The rumours were growing and the numbers attending their crude services were becoming alarming. Something must be done, and as in many situations, there was no real substitute for force and threats. That should do the trick.
But no, this time Peter and the apostles were standing their ground. They knew what they had seen and heard and they were refusing to deny it. Rather, they were proclaiming it loud and clear.
This was a happening that was wholly of God – and they were refusing to be intimidated.
It was all about God’s sovereign action in bringing Jesus back from the dead and then releasing this unstoppable spiritual and social force.
And to cap it all the disciples had to bring God into it. Most distressing, especially when the religious council could not argue against it, and their blandishments had absolutely no effect.
Looking at the lesson from the book of Revelation, it is again quite uncompromising. It is about God – it starts and finishes with God and it stresses Jesus’ place in the heavens, being risen and glorified, and proclaiming the salvation for humanity that had been achieved by His atoning sacrifice of Himself.
Now He is promising that when the days are fulfilled and when the plans and purposes of God have been achieved, He will again stand upon the earth.
And this message is quite uncompromising, because it provides a context for all our concerns about social and economic and environmental justice.
It asserts that all our political programmes and manifestoes have to be understood in the light of the rule and the authority of Jesus and of the inspiration that He gives to His followers.
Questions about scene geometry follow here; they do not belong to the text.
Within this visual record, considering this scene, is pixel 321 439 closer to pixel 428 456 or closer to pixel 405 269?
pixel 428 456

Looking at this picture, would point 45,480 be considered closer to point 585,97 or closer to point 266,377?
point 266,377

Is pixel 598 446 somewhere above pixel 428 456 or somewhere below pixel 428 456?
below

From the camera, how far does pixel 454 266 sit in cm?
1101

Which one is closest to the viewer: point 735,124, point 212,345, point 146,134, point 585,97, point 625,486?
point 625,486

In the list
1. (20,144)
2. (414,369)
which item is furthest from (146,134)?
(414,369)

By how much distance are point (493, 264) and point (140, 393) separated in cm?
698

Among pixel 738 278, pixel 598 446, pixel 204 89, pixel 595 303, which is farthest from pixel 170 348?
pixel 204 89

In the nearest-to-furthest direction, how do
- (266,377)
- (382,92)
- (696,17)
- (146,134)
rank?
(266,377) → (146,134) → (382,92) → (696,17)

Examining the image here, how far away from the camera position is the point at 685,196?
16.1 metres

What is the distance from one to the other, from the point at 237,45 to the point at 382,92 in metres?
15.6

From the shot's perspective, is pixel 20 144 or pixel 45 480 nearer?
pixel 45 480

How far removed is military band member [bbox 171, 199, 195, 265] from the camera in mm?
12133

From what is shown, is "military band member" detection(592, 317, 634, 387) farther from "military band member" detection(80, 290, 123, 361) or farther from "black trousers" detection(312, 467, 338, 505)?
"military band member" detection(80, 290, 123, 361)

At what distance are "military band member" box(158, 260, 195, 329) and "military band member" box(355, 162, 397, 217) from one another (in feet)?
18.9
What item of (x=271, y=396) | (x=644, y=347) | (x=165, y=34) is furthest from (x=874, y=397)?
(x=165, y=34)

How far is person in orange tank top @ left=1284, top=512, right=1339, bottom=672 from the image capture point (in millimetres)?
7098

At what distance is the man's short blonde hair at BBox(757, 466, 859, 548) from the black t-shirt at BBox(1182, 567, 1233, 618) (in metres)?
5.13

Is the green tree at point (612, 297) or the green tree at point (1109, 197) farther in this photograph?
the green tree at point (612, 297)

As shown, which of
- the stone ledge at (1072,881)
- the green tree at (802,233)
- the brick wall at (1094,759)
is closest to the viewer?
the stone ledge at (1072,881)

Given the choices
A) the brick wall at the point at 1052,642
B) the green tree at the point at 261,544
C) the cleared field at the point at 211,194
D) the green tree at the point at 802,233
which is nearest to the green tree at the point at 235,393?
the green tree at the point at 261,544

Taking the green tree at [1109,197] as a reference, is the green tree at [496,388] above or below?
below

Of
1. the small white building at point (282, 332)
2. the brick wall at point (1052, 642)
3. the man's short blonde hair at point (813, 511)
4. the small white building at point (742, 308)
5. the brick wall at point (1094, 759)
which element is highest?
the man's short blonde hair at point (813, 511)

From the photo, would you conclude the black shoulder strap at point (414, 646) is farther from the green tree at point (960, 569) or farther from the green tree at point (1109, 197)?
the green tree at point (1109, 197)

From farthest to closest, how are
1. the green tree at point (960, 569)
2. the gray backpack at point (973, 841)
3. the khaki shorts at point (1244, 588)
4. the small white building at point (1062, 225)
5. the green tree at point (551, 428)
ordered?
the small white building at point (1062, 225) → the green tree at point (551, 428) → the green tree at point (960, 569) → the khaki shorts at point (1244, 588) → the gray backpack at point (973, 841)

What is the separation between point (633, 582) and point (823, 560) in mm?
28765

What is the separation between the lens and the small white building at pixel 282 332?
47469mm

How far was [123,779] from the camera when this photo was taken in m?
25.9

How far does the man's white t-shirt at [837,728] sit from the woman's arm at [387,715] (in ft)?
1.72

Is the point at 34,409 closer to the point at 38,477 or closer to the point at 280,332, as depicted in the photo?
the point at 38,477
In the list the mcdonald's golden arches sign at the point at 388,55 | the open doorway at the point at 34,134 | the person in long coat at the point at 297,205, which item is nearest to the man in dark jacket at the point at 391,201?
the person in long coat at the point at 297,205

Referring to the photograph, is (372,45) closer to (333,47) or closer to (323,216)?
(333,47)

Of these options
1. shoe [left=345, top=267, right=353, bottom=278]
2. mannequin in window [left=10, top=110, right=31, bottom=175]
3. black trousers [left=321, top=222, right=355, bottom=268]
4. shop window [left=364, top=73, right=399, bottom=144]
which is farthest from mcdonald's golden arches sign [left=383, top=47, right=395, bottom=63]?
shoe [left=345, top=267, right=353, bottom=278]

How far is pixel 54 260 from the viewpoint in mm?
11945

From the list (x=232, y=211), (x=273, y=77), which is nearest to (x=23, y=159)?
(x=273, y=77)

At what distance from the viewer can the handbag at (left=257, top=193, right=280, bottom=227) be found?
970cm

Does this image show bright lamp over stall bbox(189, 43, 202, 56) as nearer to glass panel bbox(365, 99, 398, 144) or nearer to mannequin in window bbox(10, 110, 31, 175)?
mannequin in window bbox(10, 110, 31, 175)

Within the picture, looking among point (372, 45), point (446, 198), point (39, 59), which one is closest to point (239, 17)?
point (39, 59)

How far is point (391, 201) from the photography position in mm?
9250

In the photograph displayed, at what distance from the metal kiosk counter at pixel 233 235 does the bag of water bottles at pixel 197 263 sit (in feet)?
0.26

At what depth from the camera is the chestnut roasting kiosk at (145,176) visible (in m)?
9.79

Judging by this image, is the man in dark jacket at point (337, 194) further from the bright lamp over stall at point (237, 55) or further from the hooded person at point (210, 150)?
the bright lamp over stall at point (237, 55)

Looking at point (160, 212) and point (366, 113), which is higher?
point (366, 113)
Now there is a foundation to life that is even deeper than political and social action. It is the reality of His will in creation and in redeeming it.
At the end of the age, Jesus will establish a personal rule upon the earth and it will not tolerate any opposition.
The message He has given to His disciples will be vindicated beyond question or contradiction.
And that brings me back to that Upper Room where Jesus appeared among His disciples. The ragged crew from Galilee was now being commissioned into a task to spread across the face of the earth the message and the authority of Jesus’ life, death and resurrection.
This would be the central task of the church in every land and in every generation.
Whatever good works it would do for the poor or the sick or the dispossessed would spring from this central commission. They would never be substitutes for it in lands where people were sceptical and the authorities were hostile.
The good works would be demonstrations of that central message, never to be seen apart from it.
And that brings us back to the here and now.
In breathing on the disciples to receive the Holy Spirit and to spread the word, Jesus was inviting us into that central mission.
We were never to be apart from it – even when times turned hostile and the public imagination faltered and looked for novelty elsewhere. Where the gospel message is honoured then we also are empowered. When it is not then we also falter.